## Record extracts
- - - - -
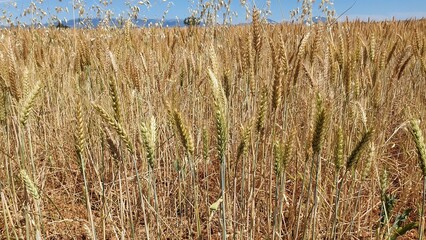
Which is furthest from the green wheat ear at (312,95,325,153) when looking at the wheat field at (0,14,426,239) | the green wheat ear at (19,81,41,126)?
the green wheat ear at (19,81,41,126)

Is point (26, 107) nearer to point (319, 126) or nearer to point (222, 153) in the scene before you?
point (222, 153)

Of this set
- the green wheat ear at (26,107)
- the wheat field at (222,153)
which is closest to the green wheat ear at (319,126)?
the wheat field at (222,153)

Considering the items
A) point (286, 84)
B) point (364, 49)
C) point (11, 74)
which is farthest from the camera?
point (364, 49)

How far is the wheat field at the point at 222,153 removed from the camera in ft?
2.88

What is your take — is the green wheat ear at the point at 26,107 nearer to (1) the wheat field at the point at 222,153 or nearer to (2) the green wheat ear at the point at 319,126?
(1) the wheat field at the point at 222,153

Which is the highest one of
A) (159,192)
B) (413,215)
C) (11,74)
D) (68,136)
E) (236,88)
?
(11,74)

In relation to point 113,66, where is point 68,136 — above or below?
below

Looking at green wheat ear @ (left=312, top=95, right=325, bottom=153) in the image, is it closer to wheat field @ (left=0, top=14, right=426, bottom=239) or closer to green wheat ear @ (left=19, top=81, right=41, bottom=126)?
wheat field @ (left=0, top=14, right=426, bottom=239)

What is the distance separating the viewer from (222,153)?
76cm

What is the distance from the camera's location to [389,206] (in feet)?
3.96

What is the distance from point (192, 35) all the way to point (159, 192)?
1.88 meters

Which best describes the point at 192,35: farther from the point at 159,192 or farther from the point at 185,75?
the point at 159,192

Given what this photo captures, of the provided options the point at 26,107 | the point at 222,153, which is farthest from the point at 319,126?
the point at 26,107

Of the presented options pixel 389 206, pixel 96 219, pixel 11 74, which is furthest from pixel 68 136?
pixel 389 206
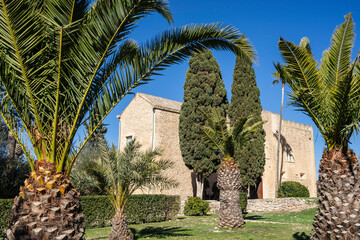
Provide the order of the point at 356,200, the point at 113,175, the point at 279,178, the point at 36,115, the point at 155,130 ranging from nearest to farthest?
the point at 36,115 < the point at 356,200 < the point at 113,175 < the point at 155,130 < the point at 279,178

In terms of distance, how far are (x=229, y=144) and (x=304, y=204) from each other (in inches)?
441

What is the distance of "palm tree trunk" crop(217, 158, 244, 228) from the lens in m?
12.7

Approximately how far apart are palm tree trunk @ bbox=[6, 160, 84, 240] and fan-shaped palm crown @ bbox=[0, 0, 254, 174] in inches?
9.5

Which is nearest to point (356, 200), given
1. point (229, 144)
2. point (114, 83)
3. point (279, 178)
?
point (114, 83)

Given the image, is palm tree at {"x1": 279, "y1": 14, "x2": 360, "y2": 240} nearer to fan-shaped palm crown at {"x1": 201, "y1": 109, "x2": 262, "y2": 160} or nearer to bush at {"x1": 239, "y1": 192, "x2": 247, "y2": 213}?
fan-shaped palm crown at {"x1": 201, "y1": 109, "x2": 262, "y2": 160}

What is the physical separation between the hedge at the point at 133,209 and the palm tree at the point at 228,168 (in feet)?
15.4

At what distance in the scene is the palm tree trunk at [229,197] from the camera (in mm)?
12688

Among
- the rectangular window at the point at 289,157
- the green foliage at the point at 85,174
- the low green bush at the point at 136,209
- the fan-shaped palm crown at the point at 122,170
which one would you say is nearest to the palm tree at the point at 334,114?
the fan-shaped palm crown at the point at 122,170

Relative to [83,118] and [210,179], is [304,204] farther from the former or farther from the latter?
[83,118]

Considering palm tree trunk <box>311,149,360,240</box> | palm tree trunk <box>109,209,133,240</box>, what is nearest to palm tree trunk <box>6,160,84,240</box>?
palm tree trunk <box>311,149,360,240</box>

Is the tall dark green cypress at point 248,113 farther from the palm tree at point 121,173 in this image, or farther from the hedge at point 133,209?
the palm tree at point 121,173

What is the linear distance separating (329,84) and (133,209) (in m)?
11.8

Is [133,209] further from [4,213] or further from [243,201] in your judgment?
[243,201]

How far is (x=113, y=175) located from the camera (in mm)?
10750
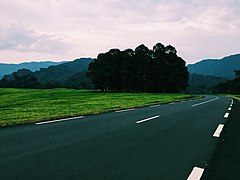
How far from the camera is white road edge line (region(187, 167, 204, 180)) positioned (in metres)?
4.32

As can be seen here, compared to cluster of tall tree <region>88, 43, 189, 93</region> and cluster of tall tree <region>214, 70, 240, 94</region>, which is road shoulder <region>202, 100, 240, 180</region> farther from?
cluster of tall tree <region>214, 70, 240, 94</region>

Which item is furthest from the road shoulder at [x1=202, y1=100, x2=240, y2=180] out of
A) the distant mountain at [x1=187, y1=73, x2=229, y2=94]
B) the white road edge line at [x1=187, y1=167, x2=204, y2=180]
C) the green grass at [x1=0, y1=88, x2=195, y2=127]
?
the distant mountain at [x1=187, y1=73, x2=229, y2=94]

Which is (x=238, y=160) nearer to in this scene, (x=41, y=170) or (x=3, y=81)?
(x=41, y=170)

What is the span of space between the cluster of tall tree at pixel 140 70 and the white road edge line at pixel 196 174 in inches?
2976

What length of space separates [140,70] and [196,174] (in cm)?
7828

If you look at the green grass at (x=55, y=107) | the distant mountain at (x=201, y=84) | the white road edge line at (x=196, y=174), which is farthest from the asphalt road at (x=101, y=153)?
the distant mountain at (x=201, y=84)

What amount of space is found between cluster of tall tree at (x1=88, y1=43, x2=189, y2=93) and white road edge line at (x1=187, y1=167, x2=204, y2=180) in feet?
248

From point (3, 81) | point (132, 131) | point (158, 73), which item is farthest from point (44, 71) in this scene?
point (132, 131)

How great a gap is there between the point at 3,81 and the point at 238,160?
450 ft

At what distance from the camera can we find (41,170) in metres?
4.39

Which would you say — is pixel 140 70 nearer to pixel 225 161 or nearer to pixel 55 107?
pixel 55 107

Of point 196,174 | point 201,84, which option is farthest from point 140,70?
point 201,84

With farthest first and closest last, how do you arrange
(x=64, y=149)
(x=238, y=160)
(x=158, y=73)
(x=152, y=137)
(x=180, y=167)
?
(x=158, y=73) → (x=152, y=137) → (x=64, y=149) → (x=238, y=160) → (x=180, y=167)

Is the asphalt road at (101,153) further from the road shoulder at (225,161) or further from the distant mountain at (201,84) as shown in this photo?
the distant mountain at (201,84)
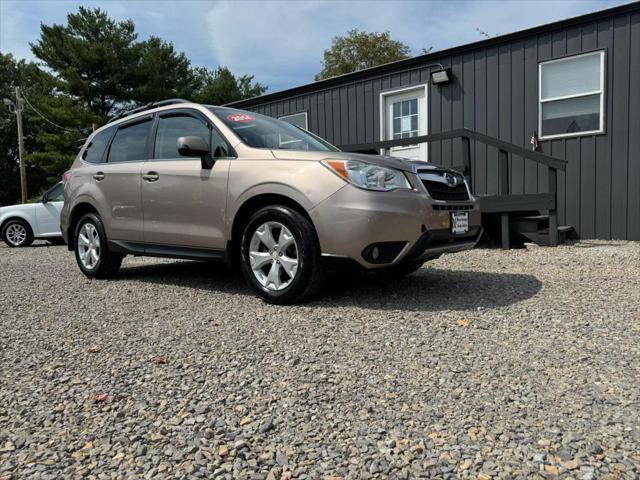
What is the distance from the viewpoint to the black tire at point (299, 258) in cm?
376

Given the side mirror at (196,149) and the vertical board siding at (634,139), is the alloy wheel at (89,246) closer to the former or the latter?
the side mirror at (196,149)

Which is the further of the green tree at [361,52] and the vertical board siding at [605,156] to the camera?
the green tree at [361,52]

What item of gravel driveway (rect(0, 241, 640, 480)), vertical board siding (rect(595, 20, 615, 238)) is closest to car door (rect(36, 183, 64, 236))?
gravel driveway (rect(0, 241, 640, 480))

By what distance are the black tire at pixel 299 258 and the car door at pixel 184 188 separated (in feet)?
1.72

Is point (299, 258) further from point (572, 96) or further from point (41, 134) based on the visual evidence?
point (41, 134)

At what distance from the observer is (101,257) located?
5418 mm

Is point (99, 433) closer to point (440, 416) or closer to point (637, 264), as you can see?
point (440, 416)

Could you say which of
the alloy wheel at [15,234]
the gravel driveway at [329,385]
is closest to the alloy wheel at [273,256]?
the gravel driveway at [329,385]

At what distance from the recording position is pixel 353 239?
3.60 meters

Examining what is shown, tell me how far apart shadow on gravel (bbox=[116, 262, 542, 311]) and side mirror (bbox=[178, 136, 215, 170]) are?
1.19m

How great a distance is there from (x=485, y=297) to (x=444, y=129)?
612 centimetres

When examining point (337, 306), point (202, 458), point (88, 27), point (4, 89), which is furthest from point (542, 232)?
point (4, 89)

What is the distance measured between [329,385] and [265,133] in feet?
9.10

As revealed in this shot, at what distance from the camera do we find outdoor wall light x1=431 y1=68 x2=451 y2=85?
923cm
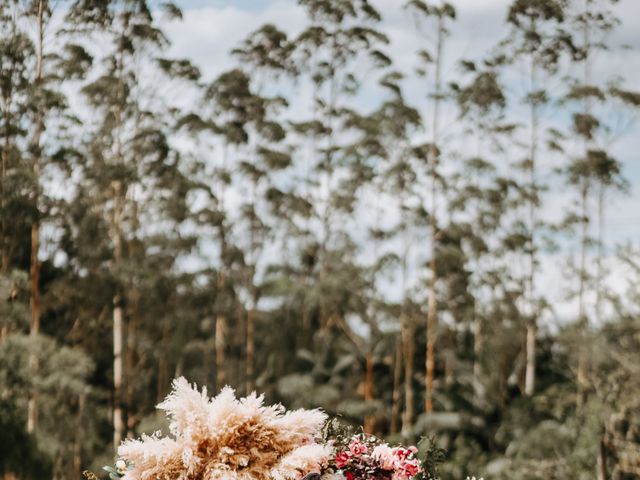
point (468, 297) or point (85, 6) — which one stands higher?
point (85, 6)

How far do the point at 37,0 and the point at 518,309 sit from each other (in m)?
16.1

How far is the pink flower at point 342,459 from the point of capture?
13.2 feet

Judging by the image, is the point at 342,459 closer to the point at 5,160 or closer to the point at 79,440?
the point at 5,160

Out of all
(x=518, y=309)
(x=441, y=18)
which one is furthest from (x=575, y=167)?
(x=441, y=18)

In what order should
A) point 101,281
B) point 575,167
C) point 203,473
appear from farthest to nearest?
point 575,167 → point 101,281 → point 203,473

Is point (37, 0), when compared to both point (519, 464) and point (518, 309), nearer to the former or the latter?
point (519, 464)

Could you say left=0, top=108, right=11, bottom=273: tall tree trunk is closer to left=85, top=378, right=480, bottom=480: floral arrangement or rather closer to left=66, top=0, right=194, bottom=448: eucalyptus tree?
left=66, top=0, right=194, bottom=448: eucalyptus tree

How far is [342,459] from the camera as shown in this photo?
406 cm

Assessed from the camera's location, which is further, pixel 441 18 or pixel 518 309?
pixel 518 309

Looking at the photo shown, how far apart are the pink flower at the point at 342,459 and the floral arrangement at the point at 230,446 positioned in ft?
0.13

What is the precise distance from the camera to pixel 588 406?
1881 cm


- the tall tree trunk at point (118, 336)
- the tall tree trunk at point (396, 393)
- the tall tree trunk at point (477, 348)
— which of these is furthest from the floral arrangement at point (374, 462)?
the tall tree trunk at point (477, 348)

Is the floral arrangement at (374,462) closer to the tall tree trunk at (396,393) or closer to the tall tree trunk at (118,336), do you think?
the tall tree trunk at (118,336)

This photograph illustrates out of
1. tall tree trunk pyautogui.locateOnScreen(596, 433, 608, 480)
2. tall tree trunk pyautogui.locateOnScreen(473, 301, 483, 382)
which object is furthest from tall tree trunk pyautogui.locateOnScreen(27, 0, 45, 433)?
tall tree trunk pyautogui.locateOnScreen(473, 301, 483, 382)
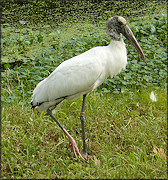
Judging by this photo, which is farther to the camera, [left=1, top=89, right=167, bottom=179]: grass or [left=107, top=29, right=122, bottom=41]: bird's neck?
[left=107, top=29, right=122, bottom=41]: bird's neck

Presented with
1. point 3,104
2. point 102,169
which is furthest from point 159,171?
point 3,104

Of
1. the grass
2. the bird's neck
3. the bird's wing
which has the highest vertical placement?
the bird's neck

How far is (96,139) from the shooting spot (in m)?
3.68

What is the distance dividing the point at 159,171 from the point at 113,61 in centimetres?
115

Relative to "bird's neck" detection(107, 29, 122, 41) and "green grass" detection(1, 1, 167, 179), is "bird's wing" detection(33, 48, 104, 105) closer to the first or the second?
"bird's neck" detection(107, 29, 122, 41)

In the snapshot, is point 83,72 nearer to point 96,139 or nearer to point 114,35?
point 114,35

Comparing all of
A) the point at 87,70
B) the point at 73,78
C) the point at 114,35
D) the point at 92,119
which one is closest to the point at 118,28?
the point at 114,35

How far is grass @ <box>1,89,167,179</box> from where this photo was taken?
122 inches

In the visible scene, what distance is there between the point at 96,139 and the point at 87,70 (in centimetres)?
92

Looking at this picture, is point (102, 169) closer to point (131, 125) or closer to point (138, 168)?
point (138, 168)

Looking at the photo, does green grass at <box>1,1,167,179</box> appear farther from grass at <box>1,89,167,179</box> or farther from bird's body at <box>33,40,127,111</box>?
bird's body at <box>33,40,127,111</box>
- - - - -
Repeat the lines from the line containing "- the tall tree trunk at point (118, 336)" through the end of the material above exactly, with no pictures and nothing else.

- the tall tree trunk at point (118, 336)
- the tall tree trunk at point (396, 393)
- the tall tree trunk at point (477, 348)
— which of these is furthest from the floral arrangement at point (374, 462)?
the tall tree trunk at point (477, 348)

Is the floral arrangement at (374,462) closer to the tall tree trunk at (396,393) or closer to the tall tree trunk at (118,336), do you think?
the tall tree trunk at (118,336)

This photograph illustrates out of
1. tall tree trunk pyautogui.locateOnScreen(596, 433, 608, 480)
2. tall tree trunk pyautogui.locateOnScreen(473, 301, 483, 382)
which object is furthest from tall tree trunk pyautogui.locateOnScreen(27, 0, 45, 433)?
tall tree trunk pyautogui.locateOnScreen(473, 301, 483, 382)
Judging by this photo, which is farther to the camera, [left=1, top=89, right=167, bottom=179]: grass or [left=107, top=29, right=122, bottom=41]: bird's neck?
[left=107, top=29, right=122, bottom=41]: bird's neck

Presented with
1. point 3,104
2. point 102,169
which is furthest from point 159,171?
point 3,104

Of
1. the grass
2. the bird's neck
3. the bird's wing
which has the highest vertical placement?
the bird's neck

How far is (96,139) from the shooting spot (in m)?
3.68

What is the distance dividing the point at 159,171 from the point at 113,61 in centimetres?
115

Relative to "bird's neck" detection(107, 29, 122, 41) and "green grass" detection(1, 1, 167, 179), is "bird's wing" detection(33, 48, 104, 105) closer to the first or the second?
"bird's neck" detection(107, 29, 122, 41)

In the snapshot, is point 83,72 nearer to point 96,139 or nearer to point 114,35?
point 114,35

Comparing all of
A) the point at 87,70
B) the point at 73,78
C) the point at 114,35
D) the point at 92,119
which one is closest to the point at 118,28?
the point at 114,35

How far is grass @ <box>1,89,167,179</box> from where this photo was taken?
122 inches

In the visible scene, what distance is there between the point at 96,139 and the point at 87,70 (in centimetres)?
92

Looking at this picture, is point (102, 169) closer to point (131, 125) or closer to point (138, 168)?
point (138, 168)

Looking at the photo, does green grass at <box>1,1,167,179</box> appear farther from grass at <box>1,89,167,179</box> or farther from bird's body at <box>33,40,127,111</box>?
bird's body at <box>33,40,127,111</box>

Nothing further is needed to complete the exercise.